Is the IterableDataset
the reason why, when usingtfrecord.torch.dataset.MultiTFRecordDataset
with torch_xla.distributed.parallel_loader.ParallelLoader
gives the following type error-
Exception in device=TPU:0: object of type 'MultiTFRecordDataset' has no len()
Traceback (most recent call last):
File "/usr/local/lib/python3.6/dist-packages/torch_xla/distributed/xla_multiprocessing.py", line 231, in _start_fn
fn(gindex, *args)
File "<ipython-input-25-bd5e4111d32a>", line 182, in _mp_fn
accuracy, data, pred, target = train_mnist()
File "<ipython-input-25-bd5e4111d32a>", line 165, in train_mnist
para_loader = pl.ParallelLoader(train_loader, [device])
File "/usr/local/lib/python3.6/dist-packages/torch_xla/distributed/parallel_loader.py", line 80, in __init__
self._per_device_samples = len(loader) // len(devices)
File "/usr/local/lib/python3.6/dist-packages/torch/utils/data/dataloader.py", line 315, in __len__
length = self._IterableDataset_len_called = len(self.dataset)
TypeError: object of type 'MultiTFRecordDataset' has no len()
---------------------------------------------------------------------------
Exception Traceback (most recent call last)
<ipython-input-25-bd5e4111d32a> in <module>()

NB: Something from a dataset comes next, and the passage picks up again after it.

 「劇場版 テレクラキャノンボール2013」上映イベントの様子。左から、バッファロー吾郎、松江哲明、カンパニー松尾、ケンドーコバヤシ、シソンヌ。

184 # Retrieve tensors that are on TPU core 0 and plot
185 plot_results(data.cpu(), pred.cpu(), target.cpu())
--> 186 xmp.spawn(_mp_fn, args=(FLAGS,), nprocs=FLAGS['num_cores'], start_method='fork')
2 frames
/usr/local/lib/python3.6/dist-packages/torch/multiprocessing/spawn.py in join(self, timeout)
111 raise Exception(
112 "process %d terminated with exit code %d" %
--> 113 (error_index, exitcode)
114 )
115
Exception: process 0 terminated with exit code 17
What can be done to resolve this error?
@linkun-1998 Yes, IterableDataset does not has __len__
method by default, so len(dataset)
is unavailable for it. You must add __len__
method by your self.
@DelightRun awesome, but how can you define a __len__
function when you are streaming from multiple TFRecords, using tfrecord.torch.dataset.MultiTFRecordDataset
?
It's pretty straightforward when the index is available. You can just implement a new "RandomAccessMultiTFRecordDataset" class that inherits from torch.utils.data.Dataset and change the logic. PR are welcome.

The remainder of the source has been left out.